Loopholes

LoveI admit up front, EMDR has wonderful benefits, so my spin on the rest of this blog post is not about EMDR, its use or merits.

I recently learned an acquaintance has been seeing a psychotherapist for depression. The counselor practices Eye Movement Desensitization and Reprocessing (EMDR), an integrative psychotherapy approach that has been extensively researched and proven effective for the treatment of trauma.

After a year of counseling, he found himself significantly improved from his 20-year battle, to the point of calling himself cured. Newly awakened, my acquaintance, a husband and father, has decided he should never have married and is seeking a divorce. He finds his marriage unwelcoming, even to the point of mechanical. He believes the Catholic Church will allow annulment. How so? Well, his logic is based entirely upon mental state, that since he was mentally handicapped (i.e., in depressed) when married and accepting his vows, he can seek freedom and receive God’s grace.

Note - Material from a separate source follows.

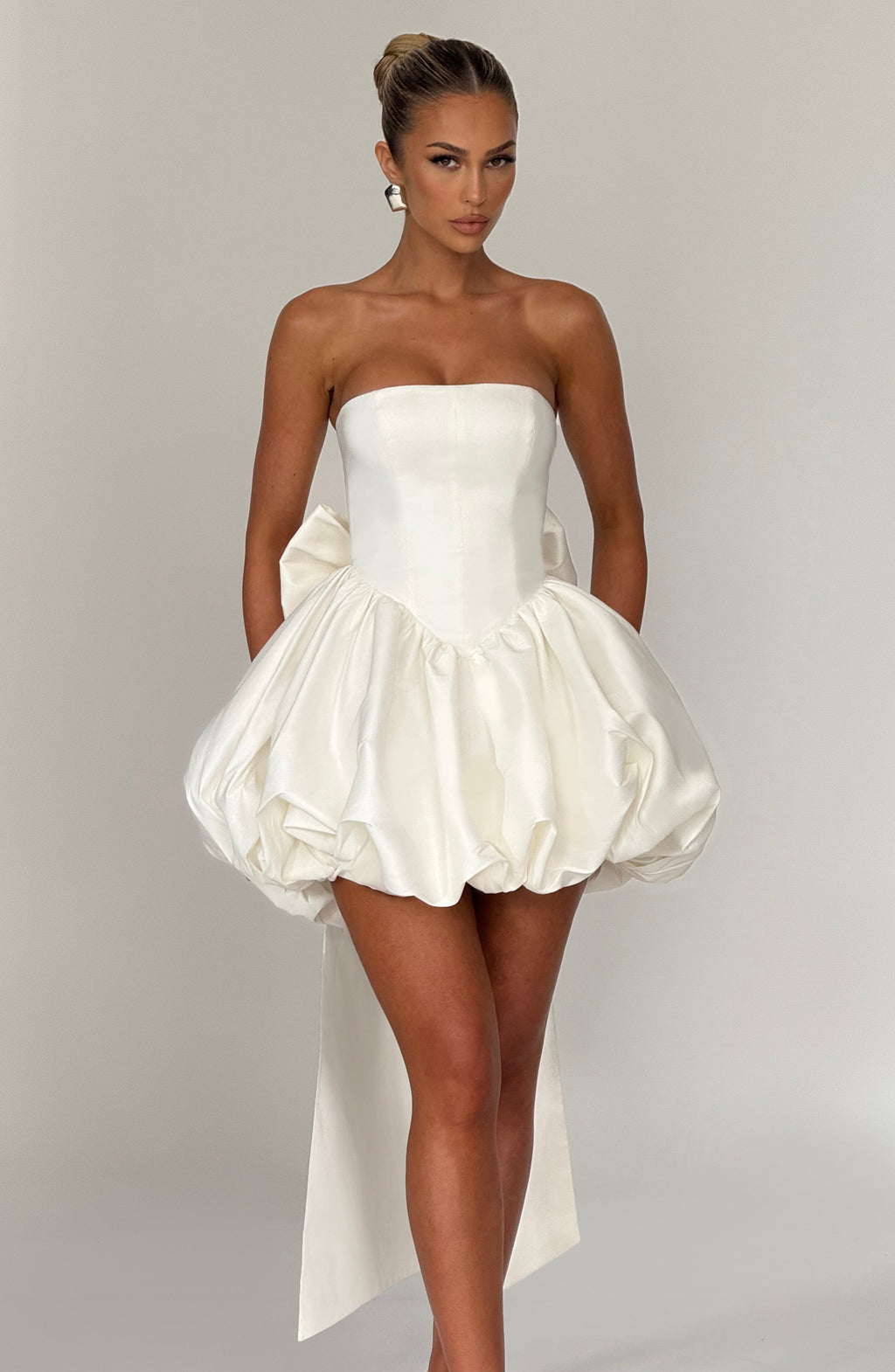 Lotus Fiyonk Detaylı Mini Elbise – Ekru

As Philip Yancey would say, anyone who writes about grace must confront grace’s ugly side, loopholes. Retrospectively, if Moses and David could murder and God still loved them, why not a father freed from the prison of depression?

Loopholes have both personal and moral consequences. Of course his decision to leave will mostly likely inflict heavy, permanent damage on his wife and children. Even so, the force of living propels him forward, unto a new and brighter world. In essence, when most of us ask for grace, we confuse condoning and forgiving.

What my acquaintance is actually doing is simply ignoring the fact of his marital bonds, as he neglected to request and accept forgiveness. A man who admits no guilt cannot expect to receive grace. While I am happy he overcame depression, does he rationalize his decision as a way of escaping marriage?

In truth, many of us rationalize ourselves with accusers seen in life. Everyone wants to rip the flesh of some poor soul who deserves it, often chillingly destroying that person’s life forever. Think I’m wrong, just read the New York Times or any tabloid magazine.

My larger point is not whether the husband or wife mentioned should stay married or not. Certainly, I am unaware of their marital dynamics and I wish not to negate nor diminish those who have to separate. Still, often times we can only advance in God’s love by trembling, being humbled and without excuse, and begging for mercy, i.e., grace. I rarely see this very humbling experience and wonder what true repentance looks like, even in myself.

We need to move away from the “Yeah, I know it’s wrong, but I will ask for grace later” mentality.  For me, just as blood nourishes and keeps life flowing, loving one another actually nourishes our spiritual freedom, and in turn, love is kept flowing. By severing relationships so easily, we actually sever our true path of freedom, the one God calls “a religion of love.”

Love is the path to full spiritual liberation. Too bad most of us miss it.